===== Entries supplied

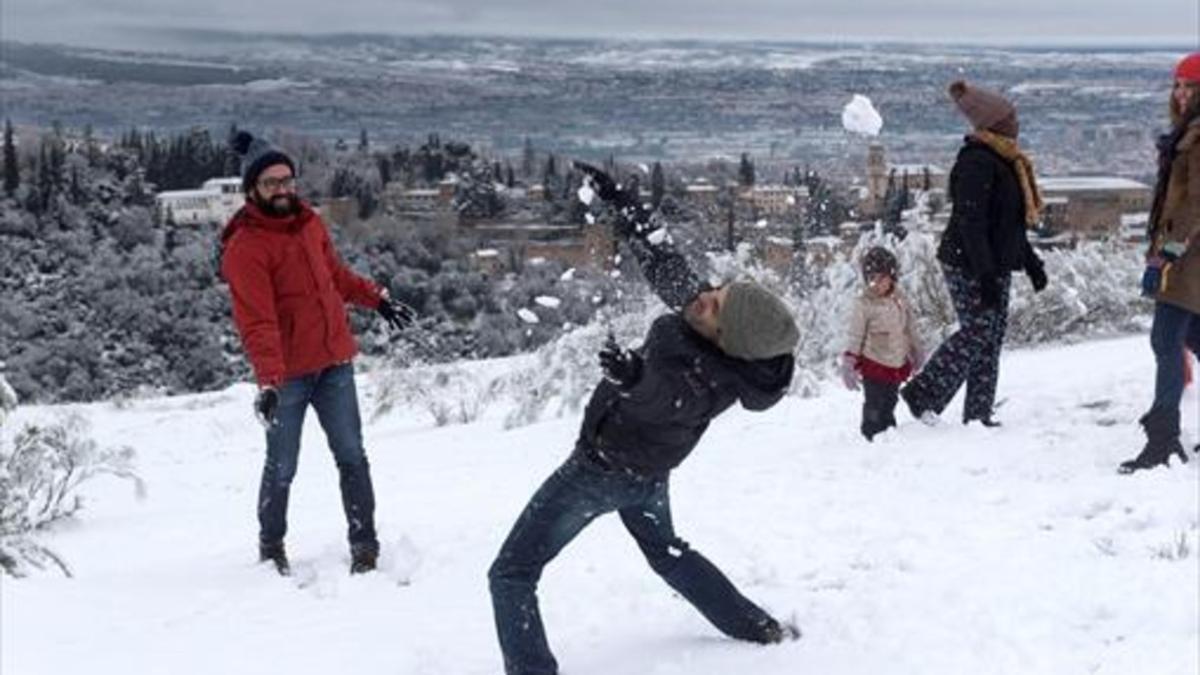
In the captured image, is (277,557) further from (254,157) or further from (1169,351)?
(1169,351)

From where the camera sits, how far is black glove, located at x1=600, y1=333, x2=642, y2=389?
384 cm

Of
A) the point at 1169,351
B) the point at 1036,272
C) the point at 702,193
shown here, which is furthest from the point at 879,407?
the point at 702,193

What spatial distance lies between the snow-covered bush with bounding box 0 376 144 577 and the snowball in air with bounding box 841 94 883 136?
4.57 metres

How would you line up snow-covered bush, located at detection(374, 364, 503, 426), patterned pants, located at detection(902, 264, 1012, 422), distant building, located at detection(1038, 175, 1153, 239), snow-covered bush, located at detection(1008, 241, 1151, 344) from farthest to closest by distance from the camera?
distant building, located at detection(1038, 175, 1153, 239) → snow-covered bush, located at detection(1008, 241, 1151, 344) → snow-covered bush, located at detection(374, 364, 503, 426) → patterned pants, located at detection(902, 264, 1012, 422)

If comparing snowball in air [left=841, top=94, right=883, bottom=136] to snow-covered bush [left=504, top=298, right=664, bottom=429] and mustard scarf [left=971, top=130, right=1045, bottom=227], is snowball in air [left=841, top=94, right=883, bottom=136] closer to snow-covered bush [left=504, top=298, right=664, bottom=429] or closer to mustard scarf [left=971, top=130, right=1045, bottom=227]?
mustard scarf [left=971, top=130, right=1045, bottom=227]

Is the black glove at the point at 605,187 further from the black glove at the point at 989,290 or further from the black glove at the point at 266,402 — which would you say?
the black glove at the point at 989,290

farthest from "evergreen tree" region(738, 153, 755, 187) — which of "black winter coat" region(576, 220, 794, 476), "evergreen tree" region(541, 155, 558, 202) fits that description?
"black winter coat" region(576, 220, 794, 476)

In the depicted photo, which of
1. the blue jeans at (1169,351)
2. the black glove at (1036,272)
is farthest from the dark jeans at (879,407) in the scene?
the blue jeans at (1169,351)

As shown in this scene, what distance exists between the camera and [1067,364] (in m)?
9.53

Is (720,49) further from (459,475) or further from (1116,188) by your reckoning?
(459,475)

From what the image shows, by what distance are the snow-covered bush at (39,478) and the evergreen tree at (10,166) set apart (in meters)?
56.6

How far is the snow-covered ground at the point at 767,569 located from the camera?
445 centimetres

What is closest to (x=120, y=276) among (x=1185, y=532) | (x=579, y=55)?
(x=579, y=55)

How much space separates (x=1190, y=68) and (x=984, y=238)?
3.99ft
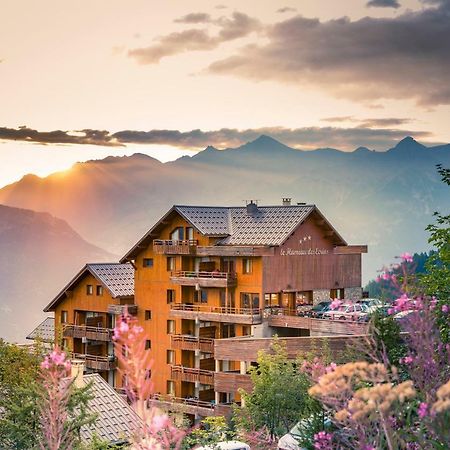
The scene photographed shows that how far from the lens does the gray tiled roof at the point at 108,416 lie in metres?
34.8

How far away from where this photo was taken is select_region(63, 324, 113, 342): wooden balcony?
66500 millimetres

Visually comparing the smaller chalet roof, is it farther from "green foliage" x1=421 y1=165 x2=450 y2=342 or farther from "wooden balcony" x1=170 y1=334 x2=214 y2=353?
"green foliage" x1=421 y1=165 x2=450 y2=342

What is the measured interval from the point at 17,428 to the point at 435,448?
18.4m

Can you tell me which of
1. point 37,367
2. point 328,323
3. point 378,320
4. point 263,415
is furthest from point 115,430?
point 328,323

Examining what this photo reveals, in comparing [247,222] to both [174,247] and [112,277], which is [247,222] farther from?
[112,277]

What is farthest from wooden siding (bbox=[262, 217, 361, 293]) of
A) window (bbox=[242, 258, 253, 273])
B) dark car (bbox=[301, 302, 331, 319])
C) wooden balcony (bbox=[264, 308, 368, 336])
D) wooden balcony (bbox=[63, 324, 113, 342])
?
wooden balcony (bbox=[63, 324, 113, 342])

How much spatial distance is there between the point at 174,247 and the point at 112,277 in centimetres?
896

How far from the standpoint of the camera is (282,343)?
4912 cm

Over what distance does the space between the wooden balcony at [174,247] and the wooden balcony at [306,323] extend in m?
6.81

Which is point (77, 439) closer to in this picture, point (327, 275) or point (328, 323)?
point (328, 323)

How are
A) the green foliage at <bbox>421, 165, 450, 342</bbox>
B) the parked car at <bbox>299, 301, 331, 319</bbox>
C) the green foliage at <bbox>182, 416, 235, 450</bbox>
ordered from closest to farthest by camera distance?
the green foliage at <bbox>182, 416, 235, 450</bbox>
the green foliage at <bbox>421, 165, 450, 342</bbox>
the parked car at <bbox>299, 301, 331, 319</bbox>

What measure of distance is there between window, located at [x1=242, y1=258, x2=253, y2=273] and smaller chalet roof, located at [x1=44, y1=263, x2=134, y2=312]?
453 inches

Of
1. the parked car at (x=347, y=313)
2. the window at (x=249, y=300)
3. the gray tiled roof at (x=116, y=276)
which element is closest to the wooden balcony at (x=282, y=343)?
the parked car at (x=347, y=313)

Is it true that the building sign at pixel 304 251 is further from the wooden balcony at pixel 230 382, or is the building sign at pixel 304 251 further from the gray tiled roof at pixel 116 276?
the gray tiled roof at pixel 116 276
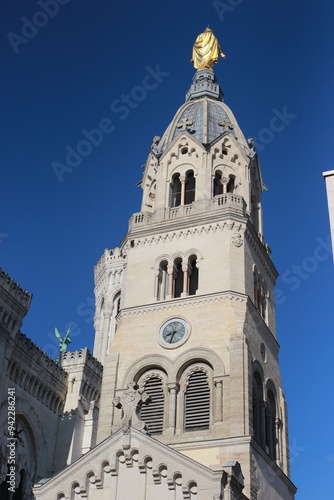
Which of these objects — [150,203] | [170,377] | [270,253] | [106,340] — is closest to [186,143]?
[150,203]

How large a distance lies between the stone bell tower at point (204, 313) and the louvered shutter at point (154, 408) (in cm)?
6

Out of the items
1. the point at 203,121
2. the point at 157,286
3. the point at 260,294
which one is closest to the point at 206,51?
the point at 203,121

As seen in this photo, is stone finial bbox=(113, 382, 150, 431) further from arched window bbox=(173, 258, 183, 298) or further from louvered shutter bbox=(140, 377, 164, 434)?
arched window bbox=(173, 258, 183, 298)

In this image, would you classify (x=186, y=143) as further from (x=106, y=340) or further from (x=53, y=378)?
(x=106, y=340)

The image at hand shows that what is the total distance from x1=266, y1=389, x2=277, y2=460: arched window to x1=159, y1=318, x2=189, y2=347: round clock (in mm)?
5890

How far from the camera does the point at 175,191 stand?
48000mm

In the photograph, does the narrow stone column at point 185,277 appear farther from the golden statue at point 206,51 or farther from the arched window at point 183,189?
the golden statue at point 206,51

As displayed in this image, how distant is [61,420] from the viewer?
1810 inches

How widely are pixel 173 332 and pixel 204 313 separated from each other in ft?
6.50

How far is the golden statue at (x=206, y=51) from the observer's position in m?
58.3

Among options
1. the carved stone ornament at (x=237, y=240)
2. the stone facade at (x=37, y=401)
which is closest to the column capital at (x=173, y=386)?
the stone facade at (x=37, y=401)

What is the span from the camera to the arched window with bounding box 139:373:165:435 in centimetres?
3828

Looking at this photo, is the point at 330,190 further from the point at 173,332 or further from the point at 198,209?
the point at 198,209

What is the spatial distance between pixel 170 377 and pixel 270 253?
1259 cm
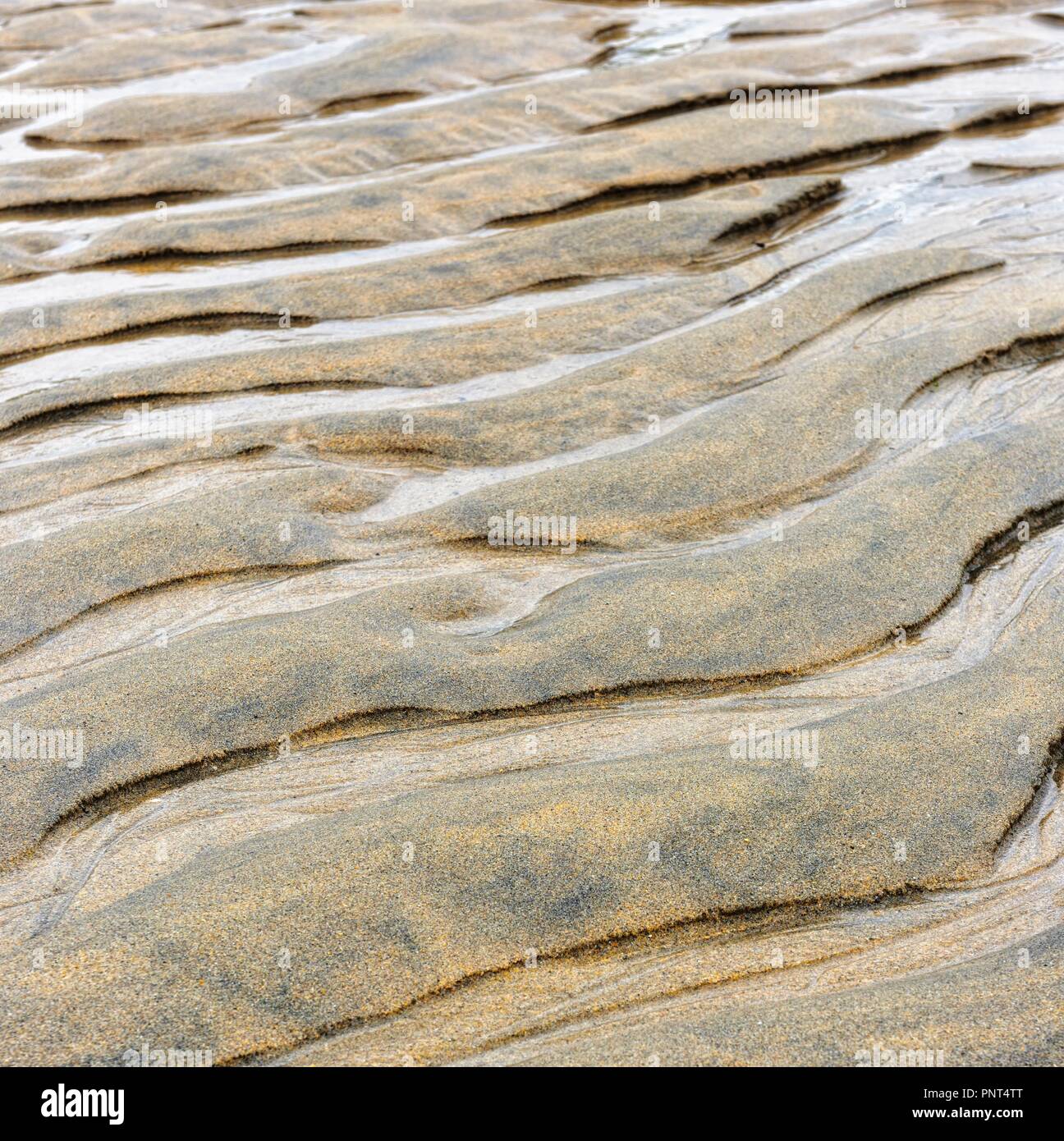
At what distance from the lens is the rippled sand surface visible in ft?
11.8

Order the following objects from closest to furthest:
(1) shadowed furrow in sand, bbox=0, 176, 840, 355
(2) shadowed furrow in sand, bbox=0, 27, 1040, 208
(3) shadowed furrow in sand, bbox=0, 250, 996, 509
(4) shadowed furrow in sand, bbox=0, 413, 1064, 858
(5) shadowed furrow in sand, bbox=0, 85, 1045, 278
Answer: (4) shadowed furrow in sand, bbox=0, 413, 1064, 858, (3) shadowed furrow in sand, bbox=0, 250, 996, 509, (1) shadowed furrow in sand, bbox=0, 176, 840, 355, (5) shadowed furrow in sand, bbox=0, 85, 1045, 278, (2) shadowed furrow in sand, bbox=0, 27, 1040, 208

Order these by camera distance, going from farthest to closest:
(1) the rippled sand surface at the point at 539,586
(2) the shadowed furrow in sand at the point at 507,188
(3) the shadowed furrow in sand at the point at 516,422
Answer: (2) the shadowed furrow in sand at the point at 507,188, (3) the shadowed furrow in sand at the point at 516,422, (1) the rippled sand surface at the point at 539,586

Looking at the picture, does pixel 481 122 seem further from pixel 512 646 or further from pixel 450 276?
pixel 512 646

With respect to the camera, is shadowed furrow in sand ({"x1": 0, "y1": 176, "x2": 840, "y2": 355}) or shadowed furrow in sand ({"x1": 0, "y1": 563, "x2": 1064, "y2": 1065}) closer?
shadowed furrow in sand ({"x1": 0, "y1": 563, "x2": 1064, "y2": 1065})

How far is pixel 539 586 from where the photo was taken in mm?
5441

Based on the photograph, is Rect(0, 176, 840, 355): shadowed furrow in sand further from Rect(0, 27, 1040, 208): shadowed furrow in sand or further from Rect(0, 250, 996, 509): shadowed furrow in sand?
Rect(0, 27, 1040, 208): shadowed furrow in sand

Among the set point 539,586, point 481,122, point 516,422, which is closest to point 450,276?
point 516,422

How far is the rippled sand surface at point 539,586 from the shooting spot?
11.8 ft

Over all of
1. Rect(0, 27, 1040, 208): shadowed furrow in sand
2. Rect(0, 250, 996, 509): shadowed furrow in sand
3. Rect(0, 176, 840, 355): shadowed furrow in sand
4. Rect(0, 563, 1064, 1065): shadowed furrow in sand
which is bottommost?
Rect(0, 563, 1064, 1065): shadowed furrow in sand

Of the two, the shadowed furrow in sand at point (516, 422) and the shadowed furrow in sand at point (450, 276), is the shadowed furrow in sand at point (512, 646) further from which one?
the shadowed furrow in sand at point (450, 276)

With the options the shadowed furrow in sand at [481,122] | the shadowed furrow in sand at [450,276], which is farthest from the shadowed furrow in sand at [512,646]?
the shadowed furrow in sand at [481,122]

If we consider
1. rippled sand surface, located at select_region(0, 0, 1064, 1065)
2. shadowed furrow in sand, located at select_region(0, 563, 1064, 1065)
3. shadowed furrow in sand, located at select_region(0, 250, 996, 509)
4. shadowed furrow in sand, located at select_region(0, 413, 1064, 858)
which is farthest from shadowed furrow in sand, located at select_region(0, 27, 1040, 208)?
shadowed furrow in sand, located at select_region(0, 563, 1064, 1065)

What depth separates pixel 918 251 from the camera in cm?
820

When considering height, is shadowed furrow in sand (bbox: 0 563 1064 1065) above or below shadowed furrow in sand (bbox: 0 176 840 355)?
below
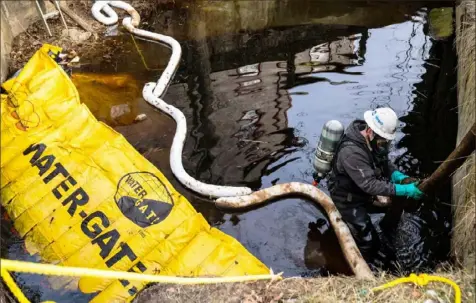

==========

*Written task*:
Show each line of the records above that contains the word "roof".

*Task solution*:
The scene photographed shows that how far from the lens does the gray tiled roof at the point at 108,416 lie in metres?
Visually comparing the smaller chalet roof, is it farther from "green foliage" x1=421 y1=165 x2=450 y2=342 or farther from "wooden balcony" x1=170 y1=334 x2=214 y2=353?
What measure of distance is there between window, located at [x1=242, y1=258, x2=253, y2=273] and smaller chalet roof, located at [x1=44, y1=263, x2=134, y2=312]?
3. the gray tiled roof at (x=116, y=276)
Is it true that the building sign at pixel 304 251 is further from the wooden balcony at pixel 230 382, or is the building sign at pixel 304 251 further from the gray tiled roof at pixel 116 276?
the gray tiled roof at pixel 116 276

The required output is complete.